/---

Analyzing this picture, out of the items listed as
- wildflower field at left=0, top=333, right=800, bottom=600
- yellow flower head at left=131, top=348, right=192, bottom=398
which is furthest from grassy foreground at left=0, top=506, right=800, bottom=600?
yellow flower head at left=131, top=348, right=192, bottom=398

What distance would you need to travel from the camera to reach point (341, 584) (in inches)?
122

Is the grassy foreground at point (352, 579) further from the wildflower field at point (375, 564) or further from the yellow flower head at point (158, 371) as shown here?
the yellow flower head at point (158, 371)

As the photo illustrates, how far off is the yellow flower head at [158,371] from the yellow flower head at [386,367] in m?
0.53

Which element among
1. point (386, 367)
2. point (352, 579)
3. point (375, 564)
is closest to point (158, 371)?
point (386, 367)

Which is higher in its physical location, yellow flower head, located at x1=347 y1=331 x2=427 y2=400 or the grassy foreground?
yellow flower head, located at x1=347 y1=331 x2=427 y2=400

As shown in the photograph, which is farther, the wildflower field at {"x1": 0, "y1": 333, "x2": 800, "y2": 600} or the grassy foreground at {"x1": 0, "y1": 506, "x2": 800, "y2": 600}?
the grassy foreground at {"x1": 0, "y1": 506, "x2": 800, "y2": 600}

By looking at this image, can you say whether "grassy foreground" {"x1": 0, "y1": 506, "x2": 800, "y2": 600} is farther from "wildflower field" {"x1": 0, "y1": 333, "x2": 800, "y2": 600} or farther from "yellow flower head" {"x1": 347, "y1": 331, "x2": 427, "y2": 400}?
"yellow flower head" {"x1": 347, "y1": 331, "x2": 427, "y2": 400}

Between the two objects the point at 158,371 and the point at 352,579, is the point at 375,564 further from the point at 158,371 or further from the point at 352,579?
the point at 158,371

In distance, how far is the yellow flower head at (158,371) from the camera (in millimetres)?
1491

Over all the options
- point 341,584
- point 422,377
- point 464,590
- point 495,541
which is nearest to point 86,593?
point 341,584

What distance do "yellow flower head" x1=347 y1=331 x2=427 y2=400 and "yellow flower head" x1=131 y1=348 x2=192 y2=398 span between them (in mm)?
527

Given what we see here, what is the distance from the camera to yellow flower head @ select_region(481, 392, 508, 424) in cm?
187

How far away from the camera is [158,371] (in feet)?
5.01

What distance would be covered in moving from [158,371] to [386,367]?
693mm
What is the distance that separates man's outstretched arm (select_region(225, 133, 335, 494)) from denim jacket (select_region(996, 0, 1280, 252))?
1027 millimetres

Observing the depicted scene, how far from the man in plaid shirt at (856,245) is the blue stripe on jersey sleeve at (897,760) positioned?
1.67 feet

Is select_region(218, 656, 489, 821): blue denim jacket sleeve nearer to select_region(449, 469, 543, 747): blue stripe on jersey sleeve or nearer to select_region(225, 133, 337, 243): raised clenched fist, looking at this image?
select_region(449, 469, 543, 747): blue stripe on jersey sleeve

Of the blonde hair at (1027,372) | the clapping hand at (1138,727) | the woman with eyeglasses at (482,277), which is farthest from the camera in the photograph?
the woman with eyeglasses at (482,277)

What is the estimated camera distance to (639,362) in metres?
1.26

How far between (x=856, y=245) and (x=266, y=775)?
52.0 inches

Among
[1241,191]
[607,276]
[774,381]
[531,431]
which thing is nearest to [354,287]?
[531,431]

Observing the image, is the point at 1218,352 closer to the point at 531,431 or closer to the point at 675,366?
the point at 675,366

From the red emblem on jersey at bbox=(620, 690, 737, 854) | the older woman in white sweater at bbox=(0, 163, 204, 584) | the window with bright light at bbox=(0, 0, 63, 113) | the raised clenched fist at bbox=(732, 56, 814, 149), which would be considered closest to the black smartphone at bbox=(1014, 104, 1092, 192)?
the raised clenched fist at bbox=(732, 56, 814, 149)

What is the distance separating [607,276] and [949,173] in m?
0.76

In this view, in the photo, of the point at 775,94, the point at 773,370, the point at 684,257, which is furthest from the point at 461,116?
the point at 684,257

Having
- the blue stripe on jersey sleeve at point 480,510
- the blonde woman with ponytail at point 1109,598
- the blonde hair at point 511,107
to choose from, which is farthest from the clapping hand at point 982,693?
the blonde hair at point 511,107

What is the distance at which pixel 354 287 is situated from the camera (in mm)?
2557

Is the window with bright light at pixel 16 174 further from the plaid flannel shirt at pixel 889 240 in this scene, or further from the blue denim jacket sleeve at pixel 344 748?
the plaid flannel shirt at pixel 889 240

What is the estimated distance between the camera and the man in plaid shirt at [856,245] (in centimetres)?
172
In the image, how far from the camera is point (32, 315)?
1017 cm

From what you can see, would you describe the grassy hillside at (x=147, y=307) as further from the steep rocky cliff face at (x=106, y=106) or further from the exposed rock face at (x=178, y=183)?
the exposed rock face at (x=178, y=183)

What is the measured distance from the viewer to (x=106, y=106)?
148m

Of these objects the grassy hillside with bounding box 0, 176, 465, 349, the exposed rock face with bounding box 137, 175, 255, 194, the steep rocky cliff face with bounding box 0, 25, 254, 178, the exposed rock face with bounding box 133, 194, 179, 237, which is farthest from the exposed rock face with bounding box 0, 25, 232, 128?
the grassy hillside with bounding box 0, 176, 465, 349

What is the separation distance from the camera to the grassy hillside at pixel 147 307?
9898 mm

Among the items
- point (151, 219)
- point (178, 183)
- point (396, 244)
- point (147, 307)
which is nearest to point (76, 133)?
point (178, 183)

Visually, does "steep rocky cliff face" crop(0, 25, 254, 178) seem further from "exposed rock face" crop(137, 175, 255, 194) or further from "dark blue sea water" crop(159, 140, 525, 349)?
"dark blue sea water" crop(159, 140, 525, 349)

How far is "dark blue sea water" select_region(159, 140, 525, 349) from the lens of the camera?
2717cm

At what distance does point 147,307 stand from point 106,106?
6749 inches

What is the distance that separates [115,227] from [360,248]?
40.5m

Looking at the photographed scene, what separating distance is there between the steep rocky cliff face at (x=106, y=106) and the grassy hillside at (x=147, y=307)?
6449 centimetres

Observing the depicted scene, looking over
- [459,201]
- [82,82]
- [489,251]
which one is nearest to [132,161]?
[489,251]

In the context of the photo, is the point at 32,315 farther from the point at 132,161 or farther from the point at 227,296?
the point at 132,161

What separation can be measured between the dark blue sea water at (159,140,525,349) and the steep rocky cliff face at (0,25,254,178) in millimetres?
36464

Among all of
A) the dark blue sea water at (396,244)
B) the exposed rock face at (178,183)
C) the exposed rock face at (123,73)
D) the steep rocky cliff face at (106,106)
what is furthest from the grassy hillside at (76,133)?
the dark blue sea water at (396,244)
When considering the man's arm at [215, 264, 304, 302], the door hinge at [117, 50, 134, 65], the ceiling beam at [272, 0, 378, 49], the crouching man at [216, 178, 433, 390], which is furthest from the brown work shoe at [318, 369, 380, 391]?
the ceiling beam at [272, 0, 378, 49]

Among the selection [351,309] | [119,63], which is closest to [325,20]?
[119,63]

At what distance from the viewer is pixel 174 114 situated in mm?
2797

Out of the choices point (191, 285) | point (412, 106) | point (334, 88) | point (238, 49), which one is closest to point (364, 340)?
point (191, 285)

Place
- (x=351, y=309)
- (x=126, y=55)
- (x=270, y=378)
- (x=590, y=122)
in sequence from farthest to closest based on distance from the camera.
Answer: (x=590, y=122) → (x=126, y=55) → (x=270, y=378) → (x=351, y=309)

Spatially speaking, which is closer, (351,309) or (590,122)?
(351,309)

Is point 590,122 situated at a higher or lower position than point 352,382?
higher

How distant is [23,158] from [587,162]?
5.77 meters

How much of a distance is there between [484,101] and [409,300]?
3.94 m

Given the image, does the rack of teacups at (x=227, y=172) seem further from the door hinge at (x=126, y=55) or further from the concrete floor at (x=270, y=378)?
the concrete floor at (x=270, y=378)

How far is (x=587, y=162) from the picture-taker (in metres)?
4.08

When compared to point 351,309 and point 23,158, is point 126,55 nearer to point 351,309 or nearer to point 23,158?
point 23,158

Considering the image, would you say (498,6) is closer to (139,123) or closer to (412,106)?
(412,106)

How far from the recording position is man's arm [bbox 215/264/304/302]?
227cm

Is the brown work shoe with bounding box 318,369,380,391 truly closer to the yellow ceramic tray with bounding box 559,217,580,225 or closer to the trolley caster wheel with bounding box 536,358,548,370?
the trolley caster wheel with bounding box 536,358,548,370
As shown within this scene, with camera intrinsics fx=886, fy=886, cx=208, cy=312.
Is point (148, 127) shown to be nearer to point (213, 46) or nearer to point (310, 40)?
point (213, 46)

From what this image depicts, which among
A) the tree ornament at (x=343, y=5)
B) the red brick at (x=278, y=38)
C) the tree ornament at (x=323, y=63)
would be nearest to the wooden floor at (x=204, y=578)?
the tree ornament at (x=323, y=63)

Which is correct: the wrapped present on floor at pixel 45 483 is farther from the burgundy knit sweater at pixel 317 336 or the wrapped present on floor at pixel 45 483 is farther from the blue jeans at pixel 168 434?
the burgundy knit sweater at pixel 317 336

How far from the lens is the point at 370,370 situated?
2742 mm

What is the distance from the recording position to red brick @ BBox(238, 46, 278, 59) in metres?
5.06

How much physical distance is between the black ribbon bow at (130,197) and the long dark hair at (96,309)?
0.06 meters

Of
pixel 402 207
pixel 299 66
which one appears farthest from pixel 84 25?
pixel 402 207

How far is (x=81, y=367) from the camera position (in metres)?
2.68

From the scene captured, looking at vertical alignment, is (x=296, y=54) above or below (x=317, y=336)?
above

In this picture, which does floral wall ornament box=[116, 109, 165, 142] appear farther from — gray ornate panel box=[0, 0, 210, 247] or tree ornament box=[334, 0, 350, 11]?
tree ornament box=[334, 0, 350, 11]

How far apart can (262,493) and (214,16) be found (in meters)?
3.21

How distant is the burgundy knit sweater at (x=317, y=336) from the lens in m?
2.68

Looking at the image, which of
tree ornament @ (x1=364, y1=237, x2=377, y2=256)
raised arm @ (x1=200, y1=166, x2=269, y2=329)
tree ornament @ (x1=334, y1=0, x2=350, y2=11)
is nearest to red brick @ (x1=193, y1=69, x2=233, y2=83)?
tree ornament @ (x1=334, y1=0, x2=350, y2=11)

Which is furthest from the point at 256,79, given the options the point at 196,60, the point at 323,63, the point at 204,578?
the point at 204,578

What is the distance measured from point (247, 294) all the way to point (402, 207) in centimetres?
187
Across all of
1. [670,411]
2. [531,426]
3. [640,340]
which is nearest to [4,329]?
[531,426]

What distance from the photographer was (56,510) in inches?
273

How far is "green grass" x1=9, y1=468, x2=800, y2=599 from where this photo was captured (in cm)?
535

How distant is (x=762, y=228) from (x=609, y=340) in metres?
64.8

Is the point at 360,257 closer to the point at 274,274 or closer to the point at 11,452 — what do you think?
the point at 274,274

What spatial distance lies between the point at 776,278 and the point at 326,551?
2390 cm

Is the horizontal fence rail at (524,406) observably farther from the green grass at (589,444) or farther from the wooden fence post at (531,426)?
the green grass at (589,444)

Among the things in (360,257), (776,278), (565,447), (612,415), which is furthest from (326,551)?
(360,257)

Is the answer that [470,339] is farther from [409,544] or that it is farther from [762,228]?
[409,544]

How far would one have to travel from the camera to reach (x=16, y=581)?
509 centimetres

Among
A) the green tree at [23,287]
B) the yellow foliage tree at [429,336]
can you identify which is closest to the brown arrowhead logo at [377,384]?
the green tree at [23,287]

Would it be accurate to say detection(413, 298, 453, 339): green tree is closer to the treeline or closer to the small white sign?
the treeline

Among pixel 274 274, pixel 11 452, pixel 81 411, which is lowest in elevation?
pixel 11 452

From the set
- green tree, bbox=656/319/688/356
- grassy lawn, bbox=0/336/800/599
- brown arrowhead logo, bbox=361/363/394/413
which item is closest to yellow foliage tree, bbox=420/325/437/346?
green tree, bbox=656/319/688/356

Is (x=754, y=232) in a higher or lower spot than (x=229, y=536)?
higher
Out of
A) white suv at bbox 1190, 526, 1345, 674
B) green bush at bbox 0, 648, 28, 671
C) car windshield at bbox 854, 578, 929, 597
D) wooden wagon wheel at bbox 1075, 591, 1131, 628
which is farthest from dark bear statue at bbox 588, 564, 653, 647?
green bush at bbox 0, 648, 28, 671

\---

Render the stretch of the listing from the line containing "What distance would be" through the line containing "1027 millimetres", both included, as a JSON list of strings with one string per line and blank lines omitted.

[
  "What distance would be covered in moving from [158,371] to [386,367]?",
  "693mm",
  "What is the distance that separates man's outstretched arm (select_region(225, 133, 335, 494)) from denim jacket (select_region(996, 0, 1280, 252))?",
  "1027 millimetres"
]